I have an old Regex that I use to strip invisible strings (I think):
dim theString as String
dim searchpattern as String = "[^\x{0009}\x{000A}\x{000D}\x{0020}-\x{D7FF}\x{E000}-\x{FFFD}\x{10000}-\x{10FFF}]+"
dim rx as RegExMBS = New RegExMBS
if rx.Compile(searchPattern) and rx.Study() then
theString = rx.ReplaceAll(theXML.ToString, "")
end if
Somewhat surprisingly, this is not significantly faster on average:
If s<>"" Then
Dim slen as Integer = s.Length
Dim c As Integer
For c = 1 to slen
If Asc(mid(s,c,1)) > 32 then
Exit
end
next
If c > slen then
return ""
Else
Return mid(s,c)
End
Else
Return ""
End
I guess the time is being spent in Asc() and Mid().
If you are sure there are no double space in the right hand side of the string, you could split it with a couple space. Then the last member of the split array result will be the one without beginning spaces.
var s as string = " hello, world"
var spl() as string = s.split(" ")
msgbox spl(spl.ubound-1)
Here are 4 different ways.
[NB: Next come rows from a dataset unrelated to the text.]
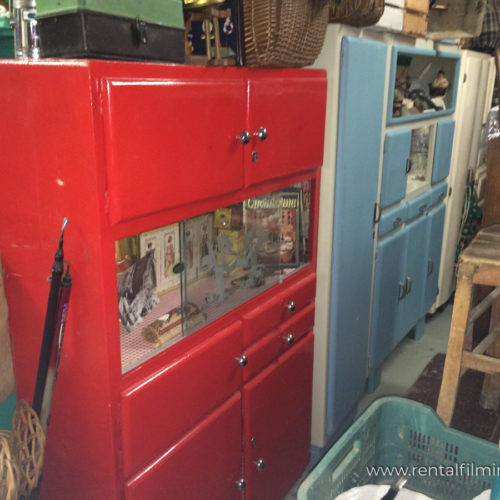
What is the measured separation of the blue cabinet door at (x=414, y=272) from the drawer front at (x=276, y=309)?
40.8 inches

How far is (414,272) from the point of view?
3078mm

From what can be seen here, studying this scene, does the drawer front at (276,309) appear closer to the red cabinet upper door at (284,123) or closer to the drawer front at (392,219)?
the red cabinet upper door at (284,123)

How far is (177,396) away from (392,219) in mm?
1558

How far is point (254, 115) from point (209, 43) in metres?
0.22

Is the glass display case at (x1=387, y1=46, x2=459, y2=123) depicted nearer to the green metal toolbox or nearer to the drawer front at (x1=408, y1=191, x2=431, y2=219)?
the drawer front at (x1=408, y1=191, x2=431, y2=219)

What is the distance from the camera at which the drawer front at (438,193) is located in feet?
10.3

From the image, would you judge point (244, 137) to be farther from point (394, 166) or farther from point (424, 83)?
point (424, 83)

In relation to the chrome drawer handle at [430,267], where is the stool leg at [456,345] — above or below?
above

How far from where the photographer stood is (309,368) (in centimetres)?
213

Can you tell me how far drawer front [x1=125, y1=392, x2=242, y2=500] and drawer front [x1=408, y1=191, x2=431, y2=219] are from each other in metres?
1.57

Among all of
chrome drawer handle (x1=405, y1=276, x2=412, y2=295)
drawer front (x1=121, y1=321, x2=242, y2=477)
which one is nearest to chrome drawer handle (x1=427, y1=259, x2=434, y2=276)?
chrome drawer handle (x1=405, y1=276, x2=412, y2=295)

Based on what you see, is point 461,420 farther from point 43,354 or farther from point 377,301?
point 43,354

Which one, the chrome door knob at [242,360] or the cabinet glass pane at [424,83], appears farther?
the cabinet glass pane at [424,83]

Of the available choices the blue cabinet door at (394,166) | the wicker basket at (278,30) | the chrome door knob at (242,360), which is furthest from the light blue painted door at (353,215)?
the chrome door knob at (242,360)
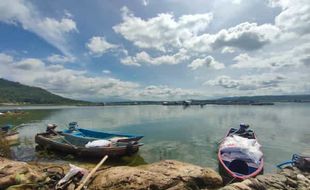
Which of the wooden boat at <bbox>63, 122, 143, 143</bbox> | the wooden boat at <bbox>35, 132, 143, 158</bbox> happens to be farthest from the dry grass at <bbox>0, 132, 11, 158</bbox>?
the wooden boat at <bbox>63, 122, 143, 143</bbox>

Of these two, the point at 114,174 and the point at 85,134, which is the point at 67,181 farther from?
the point at 85,134

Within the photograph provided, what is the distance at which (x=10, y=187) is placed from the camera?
905 cm

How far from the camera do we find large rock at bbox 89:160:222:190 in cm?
995

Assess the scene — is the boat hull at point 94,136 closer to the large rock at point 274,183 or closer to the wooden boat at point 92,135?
the wooden boat at point 92,135

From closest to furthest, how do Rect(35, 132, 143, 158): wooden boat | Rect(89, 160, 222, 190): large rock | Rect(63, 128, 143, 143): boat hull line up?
Rect(89, 160, 222, 190): large rock < Rect(35, 132, 143, 158): wooden boat < Rect(63, 128, 143, 143): boat hull

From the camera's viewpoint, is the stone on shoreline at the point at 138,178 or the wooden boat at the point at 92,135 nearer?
the stone on shoreline at the point at 138,178

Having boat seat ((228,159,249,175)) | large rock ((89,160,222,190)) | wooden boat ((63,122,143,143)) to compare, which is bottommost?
boat seat ((228,159,249,175))

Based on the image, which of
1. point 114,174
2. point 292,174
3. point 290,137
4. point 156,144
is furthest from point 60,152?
point 290,137

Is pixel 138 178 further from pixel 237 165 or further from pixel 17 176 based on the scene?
pixel 237 165

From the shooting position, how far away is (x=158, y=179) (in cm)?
1043

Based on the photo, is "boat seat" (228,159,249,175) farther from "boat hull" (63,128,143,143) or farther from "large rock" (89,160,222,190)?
"boat hull" (63,128,143,143)

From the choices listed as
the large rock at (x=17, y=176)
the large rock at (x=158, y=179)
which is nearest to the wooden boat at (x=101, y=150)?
the large rock at (x=158, y=179)

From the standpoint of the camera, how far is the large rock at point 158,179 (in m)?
9.95

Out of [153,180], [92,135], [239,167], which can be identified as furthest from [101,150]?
[239,167]
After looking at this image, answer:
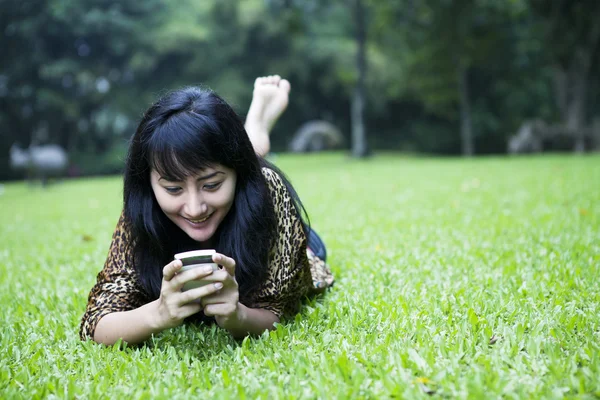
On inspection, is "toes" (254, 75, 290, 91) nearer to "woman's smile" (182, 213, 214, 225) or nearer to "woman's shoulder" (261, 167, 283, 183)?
"woman's shoulder" (261, 167, 283, 183)

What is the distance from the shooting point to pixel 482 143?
2319 centimetres

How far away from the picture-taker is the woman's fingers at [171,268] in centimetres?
153

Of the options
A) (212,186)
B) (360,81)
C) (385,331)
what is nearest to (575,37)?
(360,81)

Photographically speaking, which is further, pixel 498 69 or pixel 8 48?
pixel 498 69

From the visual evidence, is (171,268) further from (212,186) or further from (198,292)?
(212,186)

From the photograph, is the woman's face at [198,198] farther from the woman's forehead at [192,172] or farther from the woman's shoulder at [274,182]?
the woman's shoulder at [274,182]

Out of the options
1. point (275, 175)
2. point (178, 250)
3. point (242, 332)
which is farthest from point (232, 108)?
point (242, 332)

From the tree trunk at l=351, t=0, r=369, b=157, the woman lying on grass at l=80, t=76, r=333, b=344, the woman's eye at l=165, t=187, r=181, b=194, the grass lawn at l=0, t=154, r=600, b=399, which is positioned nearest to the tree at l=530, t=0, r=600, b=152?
the tree trunk at l=351, t=0, r=369, b=157

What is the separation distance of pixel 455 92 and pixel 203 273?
59.7 feet

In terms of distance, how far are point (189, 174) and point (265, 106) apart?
5.92ft

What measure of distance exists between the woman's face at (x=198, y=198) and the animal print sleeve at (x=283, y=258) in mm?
267

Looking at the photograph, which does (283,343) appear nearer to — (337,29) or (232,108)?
(232,108)

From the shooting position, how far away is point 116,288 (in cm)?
196

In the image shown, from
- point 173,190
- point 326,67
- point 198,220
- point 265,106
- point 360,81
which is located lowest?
point 198,220
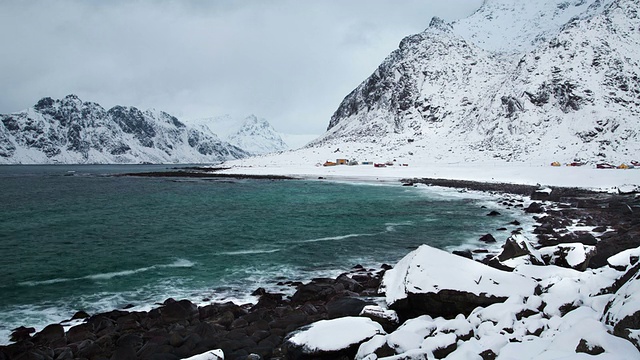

One of them may work better for your type of data . Of course use the pragmas to speed things up.
This is API 1 code:
Dim S, S1, S2, S3, S4 as String, i as Integer
For j as integer = 1 to 100
S = S + Encodings.ASCII.Chr(j Mod 32)
Next
S = S+"Some Text"
' Using Char Comparison
Dim SLen as Integer = S.Len
Dim FirstLegalChar as String = Encodings.ASCII.Chr(33)
For i = 1 to SLen
If S.Mid(i,1) >= FirstLegalChar Then
S1 = S.Mid(i)
Exit
End if
Next
' Using Char Binary Comparison
Dim SLenB As Integer = S.LenB
For i = 1 to SLenB
If S.MidB(i,1) >= FirstLegalChar Then
S2 = S.MidB(i)
Exit
End if
Next
' Using Split Char Binary Comparison
Dim CharArr() as String = S.SplitB("")
Dim ub as Integer = CharArr.Ubound
For i = 0 to ub
If CharArr(i) >= FirstLegalChar Then
S3 = S.MidB(i)
Exit
End if
Next
' using a MemoryBlock
Dim MB as MemoryBlock = S
For i = 0 to ub
If MB.Byte(i) > 32 then
S4 = S.MidB(i)
Exit
End if
Next
Break
BTW i’m pretty sure at one time in the stone age in some other version of BASIC (or in some other language I used ) Trim would have taken care of that…
You know back in the days when one used ASCII control codes and ASCII was all there was!!!
Public Function Strip(s As String) As String
Var mb As MemoryBlock = s
Var lim As Integer = mb.Size - 1
Var count As Integer = 0
For i As Integer = 0 To lim
If mb.Byte(i) < 33 Then
count = count + 1
Else
Exit For i
End If
Next i
Return s.Middle(count, s.Length - count)
End Function
I’m not a pro, but just counting bytes and using string manipulating only once should be quite fast.
EDIT: I just gave it a try and in my testing scenario my algorithm is just 10 to 20 percent faster than yours. So it’s not worthwhile…
Sorry if I wasn’t clear, @KarenA - I need to remove all offending characters from the start of the string, not just the first one, and I don’t know how many of them there are at the start of the string.
The set of possible unwanted characters is probably limited to tabs, spaces, and maybe CRs and LFs, but checking the ASCII value against 32 covers all of those.
I’d forgotten that you can split a string into characters using “” as the delimiter, thanks. Maybe iterating through an array will improve speed vs Mid().